Particularly after the Harry Dunn case, and what we learned about the risk of finding gaps in immunity—including long-standing gaps that date back to the last Labour Government—I will make no apologies for being very careful with EU representation, which falls somewhere between a normal international organisation and a sovereign Government’s mission. We must ensure that privileges and immunities are tailored to their functional need, and that we do not find ourselves with a gap. That means that we can hold people to account for ordinary crimes, as the public would expect. Frankly, given the various voices from the Labour Front Bench who have raised the case of Harry Dunn, I am utterly surprised that the hon. Lady would not expect us to take such a rigorous approach.

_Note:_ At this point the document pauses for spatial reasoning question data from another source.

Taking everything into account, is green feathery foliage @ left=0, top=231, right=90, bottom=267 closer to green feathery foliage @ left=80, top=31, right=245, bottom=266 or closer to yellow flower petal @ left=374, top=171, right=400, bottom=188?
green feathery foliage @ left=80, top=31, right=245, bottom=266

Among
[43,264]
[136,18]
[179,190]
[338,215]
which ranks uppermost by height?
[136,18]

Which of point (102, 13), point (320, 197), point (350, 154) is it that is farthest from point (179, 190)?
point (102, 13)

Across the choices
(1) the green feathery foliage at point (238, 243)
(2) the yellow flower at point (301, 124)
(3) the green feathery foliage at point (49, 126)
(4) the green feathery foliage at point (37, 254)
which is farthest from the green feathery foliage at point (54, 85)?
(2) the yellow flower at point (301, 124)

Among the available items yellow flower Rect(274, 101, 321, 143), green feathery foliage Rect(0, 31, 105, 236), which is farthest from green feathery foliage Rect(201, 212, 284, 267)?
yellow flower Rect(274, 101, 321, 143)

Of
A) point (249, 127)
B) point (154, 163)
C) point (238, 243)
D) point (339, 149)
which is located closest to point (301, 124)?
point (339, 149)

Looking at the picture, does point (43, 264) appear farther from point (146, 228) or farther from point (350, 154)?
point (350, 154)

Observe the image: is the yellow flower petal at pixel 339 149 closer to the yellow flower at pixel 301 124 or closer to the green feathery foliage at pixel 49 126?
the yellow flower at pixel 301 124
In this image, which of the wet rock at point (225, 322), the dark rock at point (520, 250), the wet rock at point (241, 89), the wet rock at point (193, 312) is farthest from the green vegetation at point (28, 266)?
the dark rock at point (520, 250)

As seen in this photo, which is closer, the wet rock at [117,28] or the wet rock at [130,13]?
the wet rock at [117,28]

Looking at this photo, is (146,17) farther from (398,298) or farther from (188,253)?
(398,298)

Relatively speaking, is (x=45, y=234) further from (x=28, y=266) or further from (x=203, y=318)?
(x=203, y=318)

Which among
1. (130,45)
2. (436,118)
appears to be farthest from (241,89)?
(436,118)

We take our responsibilities on those issues very seriously. We have one of the most stringent export control regimes in the world, and we regularly review it. At the same time, with our introduction for the first time ever in this country of an autonomous human rights sanction regime, the so-called Sergei Magnitsky sanctions regime, we have shown that from Xinjiang to the murder of Khashoggi and the persecution of the Rohingya in Myanmar, we will not hesitate to hold those who violate serious fundamental rights to account.
We scrutinise very carefully any allegations—the hon. Gentleman has called them allegations—of human rights abuses. I can tell him about the supply of rubber gloves from Malaysia. At the peak of the pandemic, when we were seeking personal protective equipment for our NHS staff on the frontline, in care homes, we of course looked at all possible suppliers, including Malaysia, which is one of the biggest global suppliers of rubber gloves.
My hon. Friend is absolutely right to point to the continued systemic non-compliance by Iran with its JCPOA commitments. Of course, Iran is still subject to wide-ranging sanctions. We strongly urge Iran to halt all its activities in violation of the JCPOA and, in line with the new US position, come back to the table and make sure that we can conclude a return to the JCPOA. I would just say that we do not believe that those negotiations can remain open-ended forever.
I totally agree with the hon. Lady. I have been out to both Israel and the west bank twice. We are a stalwart supporter of Israel, but we also, not least because of our principled approach to international law, make it clear, whether on the evictions, the demolitions in Jerusalem or the broader question of settlement building, that they are not just contrary to international law but entirely counterproductive to the peace set-up we need to see for a durable two-state solution for both Israelis and Palestinians.
Labour Members are talking about cuts. We have just made the biggest ever donation to the Global Partnership for Education, a 15% increase on last time. As a result, at the G7 we corralled one of the biggest G7 sets of donations—close to $3 billion. We are hosting, with our Kenyan friends, the Global Education summit in the next few days. The point is that, through the leadership of our official development assistance contribution and our diplomatic leadership, we are bringing the world together in pursuit of two targets: 40 million more girls receiving 12 years quality education, and 20 million more girls literate by the age of 10.
Our position on the Armenian genocide is unchanged, but certainly in relation to the other disputes the hon. Lady mentioned, we of course work with the international community to try to alleviate the plight of those on all sides who are suffering.